Do share and SUBSCRIBE. 🙏
For segmentation we need mask also along with input images.
@@IdiotDeveloper yes i know but i am unable to find the masked images of iris in dataset that is why i am requesting you to please find the dataset that suits you and please make a tutorial on the( human)iris segmentation through U-NET thanks in advance
Thank you soo much, but I am getting ModuleNotFoundError at the step “from model import build_unet”
No module named ‘model’
I am doing this code on google colab
Please can you tell how to fix this error
hey, my eval.py file is working but my result images are not showing, there is no error in code, i have checked it, please guide
Hi
I had used your code for ALL_IDB1 dataset,but unable to display predicted mask.its showing blank,how can I resolve this
i don't find the data used in this video ???
how to find the area of lesions using U-net can you suggest..
Can you make videos about Image registration? Thanks.

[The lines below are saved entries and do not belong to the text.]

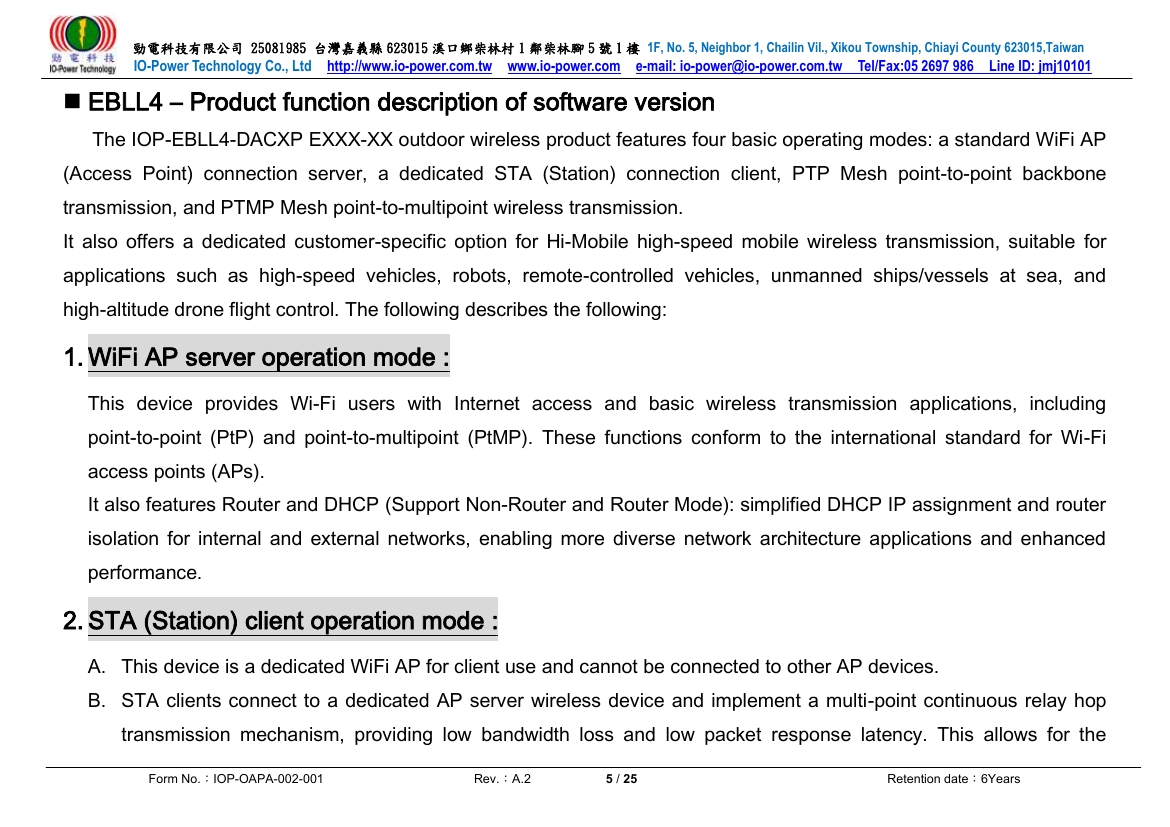 勁電科技
IO-Power Technology

勁電科技有限公司 25081985 台灣嘉義縣 623015 溪口鄉柴林村 1 鄰柴林腳 5 號 1 樓 1F, No. 5, Neighbor 1, Chailin Vil., Xikou Township, Chiayi County 623015,Taiwan
IO-Power Technology Co., Ltd http://www.io-power.com.tw www.io-power.com e-mail: io-power@io-power.com.tw Tel/Fax:05 2697 986 Line ID: jmj10101

■ EBLL4 – Product function description of software version

The IOP-EBLL4-DACXP EXXX-XX outdoor wireless product features four basic operating modes: a standard WiFi AP (Access Point) connection server, a dedicated STA (Station) connection client, PTP Mesh point-to-point backbone transmission, and PTMP Mesh point-to-multipoint wireless transmission.
It also offers a dedicated customer-specific option for Hi-Mobile high-speed mobile wireless transmission, suitable for applications such as high-speed vehicles, robots, remote-controlled vehicles, unmanned ships/vessels at sea, and high-altitude drone flight control. The following describes the following:

1. WiFi AP server operation mode :

This device provides Wi-Fi users with Internet access and basic wireless transmission applications, including point-to-point (PtP) and point-to-multipoint (PtMP). These functions conform to the international standard for Wi-Fi access points (APs).
It also features Router and DHCP (Support Non-Router and Router Mode): simplified DHCP IP assignment and router isolation for internal and external networks, enabling more diverse network architecture applications and enhanced performance.

2. STA (Station) client operation mode :

A. This device is a dedicated WiFi AP for client use and cannot be connected to other AP devices.
B. STA clients connect to a dedicated AP server wireless device and implement a multi-point continuous relay hop transmission mechanism, providing low bandwidth loss and low packet response latency. This allows for the

Form No.：IOP-OAPA-002-001 Rev.：A.2 5 / 25 Retention date：6Years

Sir kindly share a vedio about brain tumour segmentation by using CNN with U-Net architecture. I humbly requested to you. Plz in that vedio explain code step by step. And also share the link of dataset. I shall be very thankful to you.

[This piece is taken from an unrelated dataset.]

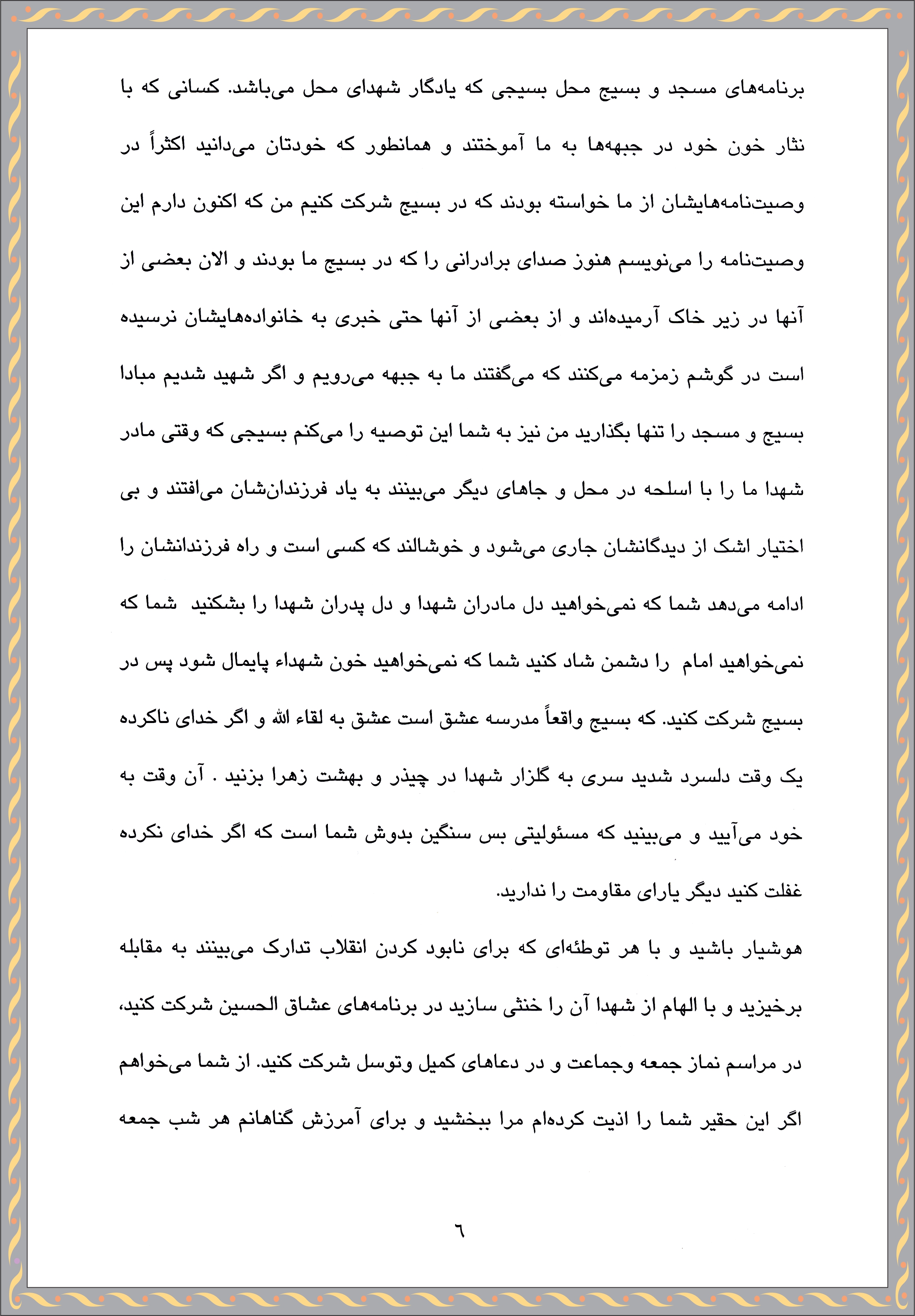 برنامه‌های مسجد و بسیج محل بسیجی که یادگار شهدای محل می‌باشد. کسانی که با نثار خون خود در جبهه‌ها به ما آموختند و همانطور که خودتان می‌دانید اکثراً در وصیت‌نامه‌هایشان از ما خواسته بودند که در بسیج شرکت کنیم من که اکنون دارم این وصیت‌نامه را می‌نویسم هنوز صدای برادرانی را که در بسیج ما بودند و الان بعضی از آنها در زیر خاک آرمیده‌اند و از بعضی از آنها حتی خبری به خانواده‌هایشان نرسیده است در گوشم زمزمه می‌کنند که می‌گفتند ما به جبهه می‌رویم و اگر شهید شدیم مبادا بسیج و مسجد را تنها بگذارید من نیز به شما این توصیه را می‌کنم بسیجی که وقتی مادر شهدا ما را با اسلحه در محل و جاهای دیگر می‌بینند به یاد فرزندان‌شان می‌افتند و بی اختیار اشک از دیدگانشان جاری می‌شود و خوشالند که کسی است و راه فرزندانشان را ادامه می‌دهد شما که نمی‌خواهید دل مادران شهدا و دل پدران شهدا را بشکنید شما که نمی‌خواهید امام را دشمن شاد کنید شما که نمی‌خواهید خون شهداء پایمال شود پس در بسیج شرکت کنید. که بسیج واقعاً مدرسه عشق است عشق به لقاء الله و اگر خدای ناکرده یک وقت دلسرد شدید سری به گلزار شهدا در چیذر و بهشت زهرا بزنید . آن وقت به خود می‌آیید و می‌بینید که مسئولیتی بس سنگین بدوش شما است که اگر خدای نکرده غفلت کنید دیگر یارای مقاومت را ندارید.

هوشیار باشید و با هر توطئه‌ای که برای نابود کردن انقلاب تدارک می‌بینند به مقابله برخیزید و با الهام از شهدا آن را خنثی سازید در برنامه‌های عشاق الحسین شرکت کنید، در مراسم نماز جمعه وجماعت و در دعاهای کمیل وتوسل شرکت کنید. از شما می‌خواهم اگر این حقیر شما را اذیت کرده‌ام مرا ببخشید و برای آمرزش گناهانم هر شب جمعه

٦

Thanks for your valuable feedback. I surely work upon brain tumor segmentation.
@@IdiotDeveloper sir i am waiting for that vedio. Kindly use MR images dataset for brain tumour segmentation.
Regards.
@@IdiotDeveloper can you help working on kits19 kidney tumor segmenattaion
Precision is ill-defined and being set to 0.0 due to no predicted samples. Use `zero_division` parameter to control this behavior. How can l correct this occurs when running eval.py
also the same problem
Sir I am working in this code for the skin cancer segmentation. I have write the same code which you have uploaded in this vedio. But when I run the code to split the dataset into train, validation and test dataset. So it's give an error. The error is
" test_size =0 should be either positive and smaller than the number of samples 1 or a float in the (0, 1) range".

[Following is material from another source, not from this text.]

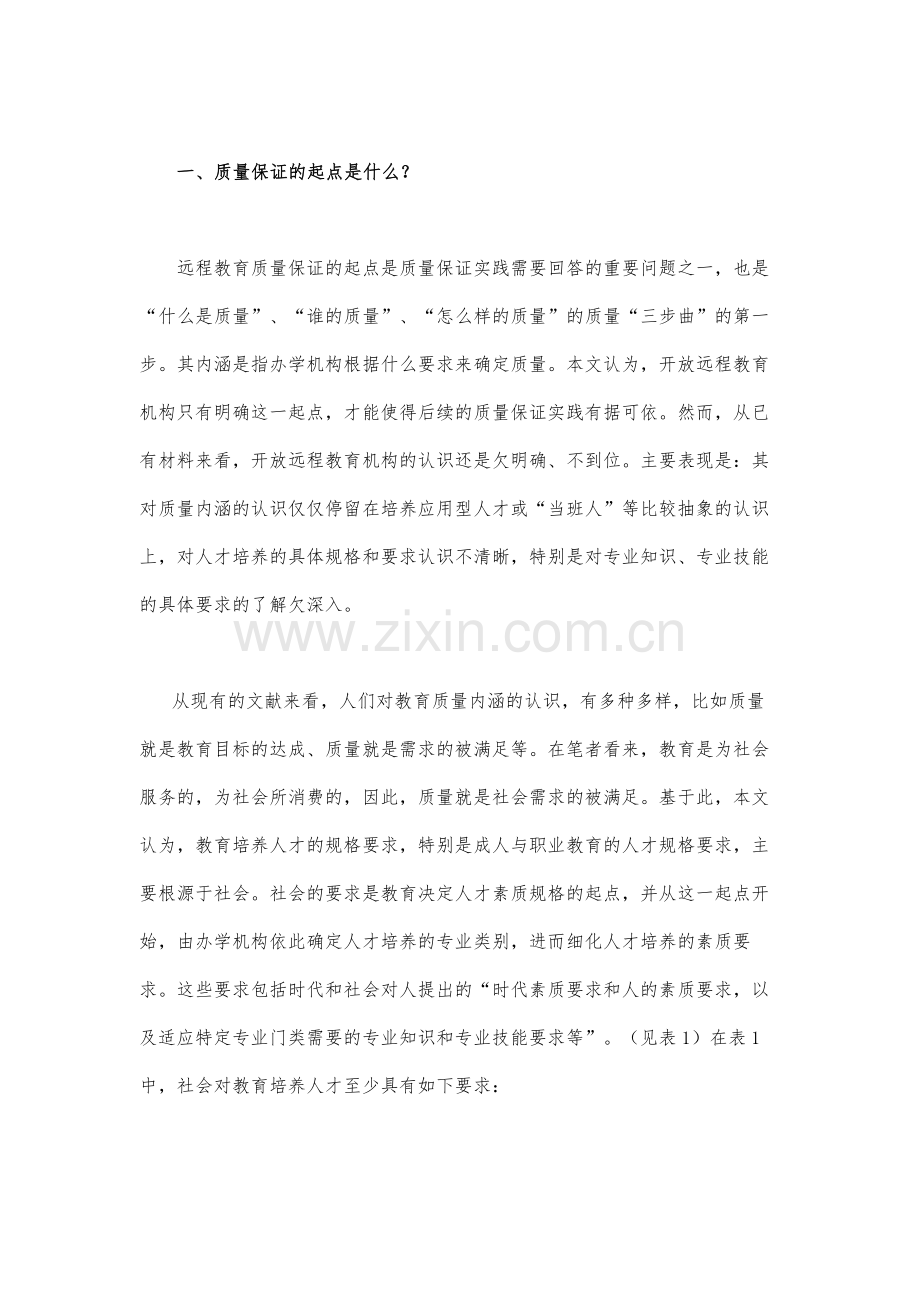 一、质量保证的起点是什么？

远程教育质量保证的起点是质量保证实践需要回答的重要问题之一，也是“什么是质量”、“谁的质量”、“怎么样的质量”的质量“三步曲”的第一步。其内涵是指办学机构根据什么要求来确定质量。本文认为，开放远程教育机构只有明确这一起点，才能使得后续的质量保证实践有据可依。然而，从已有材料来看，开放远程教育机构的认识还是欠明确、不到位。主要表现是：其对质量内涵的认识仅仅停留在培养应用型人才或“当班人”等比较抽象的认识上，对人才培养的具体规格和要求认识不清晰，特别是对专业知识、专业技能的具体要求的了解欠深入。

www.zixin.com.cn

从现有的文献来看，人们对教育质量内涵的认识，有多种多样，比如质量就是教育目标的达成、质量就是需求的被满足等。在笔者看来，教育是为社会服务的，为社会所消费的，因此，质量就是社会需求的被满足。基于此，本文认为，教育培养人才的规格要求，特别是成人与职业教育的人才规格要求，主要根源于社会。社会的要求是教育决定人才素质规格的起点，并从这一起点开始，由办学机构依此确定人才培养的专业类别，进而细化人才培养的素质要求。这些要求包括时代和社会对人提出的“时代素质要求和人的素质要求，以及适应特定专业门类需要的专业知识和专业技能要求等”。（见表1）在表1中，社会对教育培养人才至少具有如下要求：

Kindly guide me what I will do for this.
I shall be very thankful to you for this kindness.
Regards.
There might be some issue with the path of the dataset.
So what i will do for this?. I mean how I do changes?
Can you make a video on weeds segmentation from background.
thanks for the video..
while running the eval.py file i got ValueError: test_size=0 should be either positive and smaller than the number of samples 0 or a float in the (0, 1) range.
can u pls help on it...
thanks in advance
I think there is some issues with the images or masks path. Check whether the list contains some path or not.
@@IdiotDeveloper i used for 100 images totally
it splits into60:20:20
then i used for 1008 images
it splits into 606:201:201
still i m getting same error while loading the test data
can u pls help me to rectify this.....
thanks in advance
@@padmavathiv2429
this error is occur due the image and masks path. when you give the images and masks path so in this path should be write like this.
images = sorted(glob(os.path.join(path, "/content/drive/MyDrive/skin_cancer_2/images/*")))
masks = sorted(glob(os.path.join(path, "/content/drive/MyDrive/skin_cancer_2/masks/*")))
you can see the last /* sign. I have got the same error. when I changed it so its reduced.
Thanks.
Please do heart segmentation on ct scan image
I currently do 2d segmentation. I think CT scan images are 3d.
@@IdiotDeveloper yes
can you make video on 2d segmentation video also
Hey how many years it take to code you in such a way
It's an ongoing process, it improves with time.